Мрачные соседи его не пугали. Восковые фигуры, чего их бояться. И эта мысль помогала ему спокойно дожидаться утра. Вскоре, однако, ему начали досаждать глаза доктора Бордетта, фигура которого находилась за спиной. Восковой взгляд маленького француза буравил затылок, вызывая неодолимое желание повернуться и посмотреть на доктора.
«Опомнись! — одернул он себя, — Это все нервы.
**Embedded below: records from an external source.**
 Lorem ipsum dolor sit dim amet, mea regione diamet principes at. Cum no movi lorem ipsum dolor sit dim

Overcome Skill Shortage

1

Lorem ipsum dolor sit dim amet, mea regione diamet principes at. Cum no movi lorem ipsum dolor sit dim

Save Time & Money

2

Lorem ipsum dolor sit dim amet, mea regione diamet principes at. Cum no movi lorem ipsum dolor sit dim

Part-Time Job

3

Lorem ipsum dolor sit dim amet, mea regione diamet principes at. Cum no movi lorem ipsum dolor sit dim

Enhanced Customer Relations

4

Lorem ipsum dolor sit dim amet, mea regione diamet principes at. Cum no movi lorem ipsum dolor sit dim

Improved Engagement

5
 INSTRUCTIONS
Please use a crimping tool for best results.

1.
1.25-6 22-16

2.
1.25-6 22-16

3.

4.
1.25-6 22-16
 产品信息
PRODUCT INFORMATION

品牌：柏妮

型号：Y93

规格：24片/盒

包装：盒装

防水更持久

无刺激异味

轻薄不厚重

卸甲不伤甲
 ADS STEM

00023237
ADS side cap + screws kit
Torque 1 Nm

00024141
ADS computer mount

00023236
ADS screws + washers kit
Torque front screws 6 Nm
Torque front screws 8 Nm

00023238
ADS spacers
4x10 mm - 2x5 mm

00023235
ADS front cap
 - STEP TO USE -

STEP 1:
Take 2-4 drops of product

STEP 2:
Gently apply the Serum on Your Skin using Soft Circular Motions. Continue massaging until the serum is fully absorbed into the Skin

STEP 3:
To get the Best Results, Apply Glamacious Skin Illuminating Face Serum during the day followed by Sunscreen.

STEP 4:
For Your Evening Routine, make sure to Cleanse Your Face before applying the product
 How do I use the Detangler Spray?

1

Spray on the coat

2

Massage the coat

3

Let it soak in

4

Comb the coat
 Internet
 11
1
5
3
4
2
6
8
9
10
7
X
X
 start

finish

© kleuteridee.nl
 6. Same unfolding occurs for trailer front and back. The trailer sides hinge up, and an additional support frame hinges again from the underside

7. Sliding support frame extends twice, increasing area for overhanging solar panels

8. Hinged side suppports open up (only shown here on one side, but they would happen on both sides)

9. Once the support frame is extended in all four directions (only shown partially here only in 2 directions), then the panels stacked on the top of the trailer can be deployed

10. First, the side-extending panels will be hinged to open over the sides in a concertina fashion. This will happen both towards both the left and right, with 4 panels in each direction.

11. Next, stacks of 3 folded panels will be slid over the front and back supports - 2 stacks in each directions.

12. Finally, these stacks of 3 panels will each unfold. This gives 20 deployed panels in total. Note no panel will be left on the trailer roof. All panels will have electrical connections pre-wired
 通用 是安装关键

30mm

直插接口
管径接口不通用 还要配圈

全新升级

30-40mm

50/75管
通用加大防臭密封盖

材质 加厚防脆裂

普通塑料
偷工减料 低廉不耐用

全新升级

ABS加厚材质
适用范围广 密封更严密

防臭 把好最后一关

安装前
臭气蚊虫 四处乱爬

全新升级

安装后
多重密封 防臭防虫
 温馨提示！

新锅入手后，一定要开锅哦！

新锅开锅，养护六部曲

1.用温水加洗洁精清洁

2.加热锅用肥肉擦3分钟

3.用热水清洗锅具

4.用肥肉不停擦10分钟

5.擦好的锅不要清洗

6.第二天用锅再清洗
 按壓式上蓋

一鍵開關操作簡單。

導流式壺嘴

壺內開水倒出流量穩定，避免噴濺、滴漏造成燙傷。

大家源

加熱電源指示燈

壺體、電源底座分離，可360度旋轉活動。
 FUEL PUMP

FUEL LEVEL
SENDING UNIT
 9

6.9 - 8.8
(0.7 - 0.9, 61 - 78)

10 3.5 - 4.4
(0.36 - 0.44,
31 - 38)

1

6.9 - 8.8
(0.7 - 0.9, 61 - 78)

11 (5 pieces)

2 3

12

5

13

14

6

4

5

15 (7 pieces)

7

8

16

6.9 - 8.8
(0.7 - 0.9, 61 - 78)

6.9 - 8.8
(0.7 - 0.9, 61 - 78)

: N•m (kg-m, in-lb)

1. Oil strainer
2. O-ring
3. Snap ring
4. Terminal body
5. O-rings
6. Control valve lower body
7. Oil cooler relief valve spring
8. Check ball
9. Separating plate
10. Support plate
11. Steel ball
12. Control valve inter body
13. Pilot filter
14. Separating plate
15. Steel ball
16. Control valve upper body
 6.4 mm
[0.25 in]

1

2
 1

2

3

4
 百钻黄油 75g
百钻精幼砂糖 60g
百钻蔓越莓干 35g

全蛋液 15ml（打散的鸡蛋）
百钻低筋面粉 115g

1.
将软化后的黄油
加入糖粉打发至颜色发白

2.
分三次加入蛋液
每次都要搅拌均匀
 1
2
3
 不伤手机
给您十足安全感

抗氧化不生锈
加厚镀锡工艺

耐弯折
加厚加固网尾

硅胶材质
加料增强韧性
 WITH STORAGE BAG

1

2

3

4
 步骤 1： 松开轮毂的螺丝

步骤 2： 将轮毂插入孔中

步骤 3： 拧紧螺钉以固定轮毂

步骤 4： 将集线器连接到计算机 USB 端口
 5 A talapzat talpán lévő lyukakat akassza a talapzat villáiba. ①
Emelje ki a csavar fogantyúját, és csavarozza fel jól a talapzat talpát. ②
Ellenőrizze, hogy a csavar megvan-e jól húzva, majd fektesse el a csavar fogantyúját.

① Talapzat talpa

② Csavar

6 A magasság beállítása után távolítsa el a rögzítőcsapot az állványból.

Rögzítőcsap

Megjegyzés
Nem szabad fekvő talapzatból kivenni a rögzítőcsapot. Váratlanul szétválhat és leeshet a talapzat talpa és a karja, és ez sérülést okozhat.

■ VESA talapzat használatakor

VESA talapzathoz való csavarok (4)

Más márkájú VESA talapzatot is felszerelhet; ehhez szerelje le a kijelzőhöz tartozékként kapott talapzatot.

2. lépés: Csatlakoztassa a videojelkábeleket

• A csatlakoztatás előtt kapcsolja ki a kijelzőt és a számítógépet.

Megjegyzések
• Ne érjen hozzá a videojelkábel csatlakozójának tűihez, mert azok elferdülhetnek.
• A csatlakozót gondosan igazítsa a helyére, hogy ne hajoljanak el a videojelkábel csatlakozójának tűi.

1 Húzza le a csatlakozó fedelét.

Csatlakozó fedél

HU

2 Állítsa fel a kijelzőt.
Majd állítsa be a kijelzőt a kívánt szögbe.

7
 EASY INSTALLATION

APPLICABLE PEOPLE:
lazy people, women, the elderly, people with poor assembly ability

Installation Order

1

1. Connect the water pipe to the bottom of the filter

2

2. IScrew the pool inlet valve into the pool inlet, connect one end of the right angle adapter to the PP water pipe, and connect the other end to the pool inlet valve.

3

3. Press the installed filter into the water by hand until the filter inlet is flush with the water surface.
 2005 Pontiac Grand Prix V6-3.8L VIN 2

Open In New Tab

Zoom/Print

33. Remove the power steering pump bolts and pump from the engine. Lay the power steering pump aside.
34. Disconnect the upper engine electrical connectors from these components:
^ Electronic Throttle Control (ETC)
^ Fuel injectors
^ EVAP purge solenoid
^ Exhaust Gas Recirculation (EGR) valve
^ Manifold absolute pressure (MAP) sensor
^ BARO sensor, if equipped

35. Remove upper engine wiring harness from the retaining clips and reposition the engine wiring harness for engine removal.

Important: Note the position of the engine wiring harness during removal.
Повернувшись и посмотрев на эту восковую куклу, я распишусь в собственной трусости».
Но другой голос возразил:
«Ты не поворачиваешься потому, что боишься взглянуть на него».
Два голоса безмолвно ссорились пару-тройку секунд, ну а потом Хьюсон чуть развернул кресло и оглянулся.
Среди всех застывших фигур восковая копия ужасного доктора-карлика выделялась сразу, возможно, потому, что на нее падал луч света от висящей над ней лампы. Хьюсон еще раз поразился мастерству неизвестного ему ваятеля, сумевшего передать в воске сущность этого маньяка-убийцы, быстро взглянул в застывшие глаза, а затем резко отвернулся.
— Он всего лишь восковая фигура, как и остальные, — пробормотал Хьюсон себе под нос. — Все вы не из плоти, а из воска.
Все они из воска, но ведь восковые фигуры не могут двигаться! Нет, самого движения он не заметил, но не мог не признать, что за те несколько секунд, что он смотрел на доктора Бордетта, в группе стоящих перед ним фигур произошли определенные изменения. Крип-пен, к примеру, чуть повернулся влево. А может, подумал Хьюсон, это иллюзия? Просто он сам, поворачиваясь, сдвинул кресло? Журналист глубоко вздохнул, как штангист, готовящийся к поднятию рекордного веса. Он вспомнил слова, которые неоднократно слышал от редакторов, и громко рассмеялся.